Problems to work on
1 > In the solar industry interview, which companies does Scott Franklin say have won in the commodity solar panel market?
2 > In the solar industry interview, list every quality that Kip praises in the company's product in the paragraph beginning "Well, it looks very modern".
3 > Continue the solar industry interview after Kip's last question, with Scott Franklin's reply.

Article

--------------------------------

I did that, actually went ahead and built that product as a prototype and that’s how the company really started. Then very quickly, it morphed into not full structures, but just the components themselves to be applied to existing or new construction. That’s how we got into the solar module and mounting system business that we do today.

 

Kip:
Yeah, that provides a lot of insight to when I was on your website, because a lot of the commonalities I see, it’s not your typical places that I would think of solar, it’s on these… Then as you mentioned, it’s like and ecstatically pleasing

places, creative that not only beautifies that landscape, but it makes it functional and using solar as energy. I was looking at, I call them canopies, I guess, but just those structures. I saw him at the carports, that was really cool.
Well, it looks very modern and futuristic, too, which is cool, too. That’s appreciated the modularity and the portability of what you’re saying with your product. Is there any other competitors back then? I’m assuming that was back in the mid-2000s that you were talking about this? But did you have a pattern to go after, or you just said, hey, one day, all these existing solar companies out there, are a little more permanent, a little more traditional, and you say, “Hey, I want to do differently.” Or were there other people that you took inspiration from?

 

Scott Franklin:
Not really. I think we’ve always been in our own, trying to solve a different problem, I think. I think what we saw was that there’s plenty of commodity… Well, we think it was commodity solar panels, so there’s no shortage of guys making silver aluminum frames with a solar panel laminated into it. For all the different companies out there making them are basically making the same product, they’re differentiated only on price, and how much capital is behind pushing them.

I think, if you watch the solar industry over the last 15 years, the trail of pretty staggering bankruptcies and spectacular financial collapses are really a testament to, I think, a commodity market driven by price. When youcompete on price, lowest price wins means the winner usually is the one who can hold their breath the longest, basically underwater.

The winner in this case has been large, state supported Chinese companies, not surprisingly, because they have made a commitment to be global leaders in renewable energy, wind and solar, and they’ve built the supply chains and manufacturing base to support that. I don’t see that changing anytime soon. They’ve got a lead that is not going to be closed. No matter how much talk we have about green jobs and US manufacturing, and that’s just complete nonsense. It’s never going to happen here in any way, shape or form.

 

Kip:
I hear you. I’m trying to connect the dots, because I’m about maybe one centimeter deep into solar, not too much. But are you saying then, knowing that you really didn’t want to be a commodity provider, you wanted to be a quality provider. Then this prototyping of this aesthetically, novel way of producing solar designs on these more interesting ways, on top of other structures, or as part of portable type of objectives, is that what you’re saying?

--------------------------------

Supplied information
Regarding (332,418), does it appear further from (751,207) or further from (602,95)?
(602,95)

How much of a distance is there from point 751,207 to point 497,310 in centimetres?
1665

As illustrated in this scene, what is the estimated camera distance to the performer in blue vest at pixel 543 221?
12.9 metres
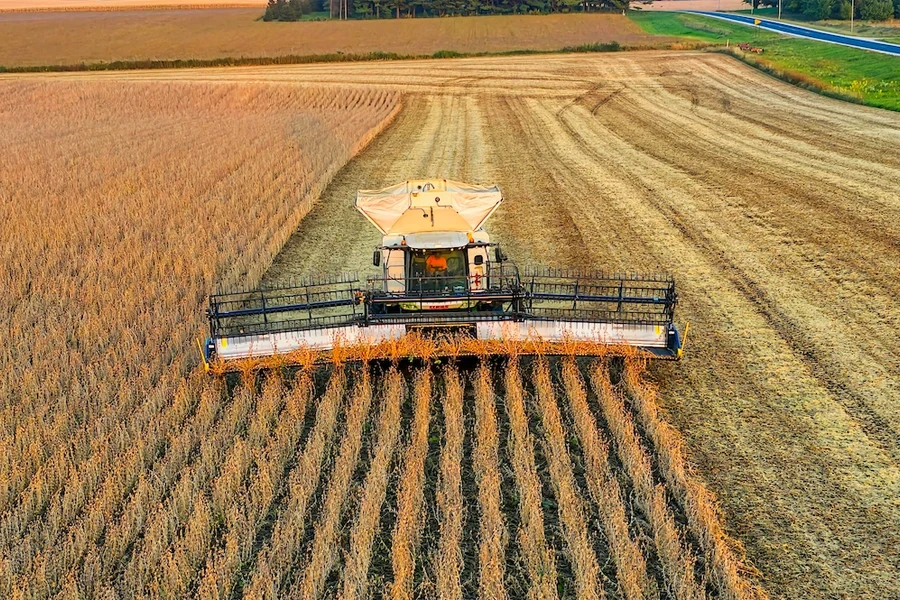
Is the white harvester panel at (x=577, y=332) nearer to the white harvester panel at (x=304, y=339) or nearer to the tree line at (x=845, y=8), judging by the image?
the white harvester panel at (x=304, y=339)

--------------------------------

Results of the tasks
1 > Large, state-supported Chinese companies.

2 > Modern, futuristic, modularity, portability

3 >
Scott Franklin:
Exactly. It occurred to me… Well, two things. One was that from a business perspective, trying to compete in the commodity market is not terribly gratifying, right? Where’s the upside, and how do you even compete there, unless you have massive capital behind you, and you’re going to go after that. That wasn’t an option. We’re not represented by or supported by the US government, so that’s not going to happen.

Their side is from a just product differentiation side and solving problems. That problem is solved. I think, if you want to make power using solar energy, we can do that for very low cost today, and that is being very well done by large companies. What we saw was an opportunity to make something different and solve different problems.
Those problems are, how do we bring solar into more accessible locations? How can we combine them into something that’s aesthetic and functional? What I mean by that is not just power, but also shade. The combination of shade and solar power, they’re perfectly tied. Where you want shade means you also have lots of solar generation.

The south side of your house, the open unshaded parking lots, those are places where you’re getting a massive amount of solar energy coming down, what a perfect combination, right? We can collect the solar energy and provide shade underneath, and you do that in an aesthetic way that if people say, “Great, I’m happy to put that in front of my corporate headquarters or my retail location or my university entrance.”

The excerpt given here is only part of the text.